- **What is expected**
Each line of the data must be reproduced as it appears.

┌─ Supplied material

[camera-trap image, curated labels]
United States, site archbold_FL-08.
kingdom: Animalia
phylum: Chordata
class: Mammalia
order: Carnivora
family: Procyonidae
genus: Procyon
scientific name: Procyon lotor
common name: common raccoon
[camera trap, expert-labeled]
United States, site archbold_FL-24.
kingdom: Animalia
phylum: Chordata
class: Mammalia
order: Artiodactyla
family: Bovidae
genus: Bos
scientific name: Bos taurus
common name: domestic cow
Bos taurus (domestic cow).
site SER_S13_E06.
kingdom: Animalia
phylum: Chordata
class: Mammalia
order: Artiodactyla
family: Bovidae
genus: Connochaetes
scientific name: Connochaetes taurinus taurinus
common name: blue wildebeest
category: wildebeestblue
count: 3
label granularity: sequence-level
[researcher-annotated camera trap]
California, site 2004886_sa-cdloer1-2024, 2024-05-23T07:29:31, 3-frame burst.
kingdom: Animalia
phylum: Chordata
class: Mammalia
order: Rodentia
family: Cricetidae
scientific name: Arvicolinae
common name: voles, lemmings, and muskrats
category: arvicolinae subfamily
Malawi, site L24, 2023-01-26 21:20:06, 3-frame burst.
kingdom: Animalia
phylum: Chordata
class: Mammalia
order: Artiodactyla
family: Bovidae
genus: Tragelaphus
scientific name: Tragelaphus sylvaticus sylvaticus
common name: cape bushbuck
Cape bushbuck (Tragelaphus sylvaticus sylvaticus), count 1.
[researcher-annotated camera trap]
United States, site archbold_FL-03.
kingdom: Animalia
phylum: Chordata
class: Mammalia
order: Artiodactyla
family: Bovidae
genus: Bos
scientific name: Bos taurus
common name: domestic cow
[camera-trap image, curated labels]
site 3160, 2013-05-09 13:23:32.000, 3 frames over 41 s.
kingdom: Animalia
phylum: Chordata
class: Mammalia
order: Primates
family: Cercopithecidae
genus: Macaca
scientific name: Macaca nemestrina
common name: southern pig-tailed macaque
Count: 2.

└─

- **Written solution**
[camera-trap image, curated labels]
United States, site archbold_FL-08.
kingdom: Animalia
phylum: Chordata
class: Mammalia
order: Carnivora
family: Procyonidae
genus: Procyon
scientific name: Procyon lotor
common name: common raccoon
[camera trap, expert-labeled]
United States, site archbold_FL-24.
kingdom: Animalia
phylum: Chordata
class: Mammalia
order: Artiodactyla
family: Bovidae
genus: Bos
scientific name: Bos taurus
common name: domestic cow
Bos taurus (domestic cow).
site SER_S13_E06.
kingdom: Animalia
phylum: Chordata
class: Mammalia
order: Artiodactyla
family: Bovidae
genus: Connochaetes
scientific name: Connochaetes taurinus taurinus
common name: blue wildebeest
category: wildebeestblue
count: 3
label granularity: sequence-level
[researcher-annotated camera trap]
California, site 2004886_sa-cdloer1-2024, 2024-05-23T07:29:31, 3-frame burst.
kingdom: Animalia
phylum: Chordata
class: Mammalia
order: Rodentia
family: Cricetidae
scientific name: Arvicolinae
common name: voles, lemmings, and muskrats
category: arvicolinae subfamily
Malawi, site L24, 2023-01-26 21:20:06, 3-frame burst.
kingdom: Animalia
phylum: Chordata
class: Mammalia
order: Artiodactyla
family: Bovidae
genus: Tragelaphus
scientific name: Tragelaphus sylvaticus sylvaticus
common name: cape bushbuck
Cape bushbuck (Tragelaphus sylvaticus sylvaticus), count 1.
[researcher-annotated camera trap]
United States, site archbold_FL-03.
kingdom: Animalia
phylum: Chordata
class: Mammalia
order: Artiodactyla
family: Bovidae
genus: Bos
scientific name: Bos taurus
common name: domestic cow
[camera-trap image, curated labels]
site 3160, 2013-05-09 13:23:32.000, 3 frames over 41 s.
kingdom: Animalia
phylum: Chordata
class: Mammalia
order: Primates
family: Cercopithecidae
genus: Macaca
scientific name: Macaca nemestrina
common name: southern pig-tailed macaque
Count: 2.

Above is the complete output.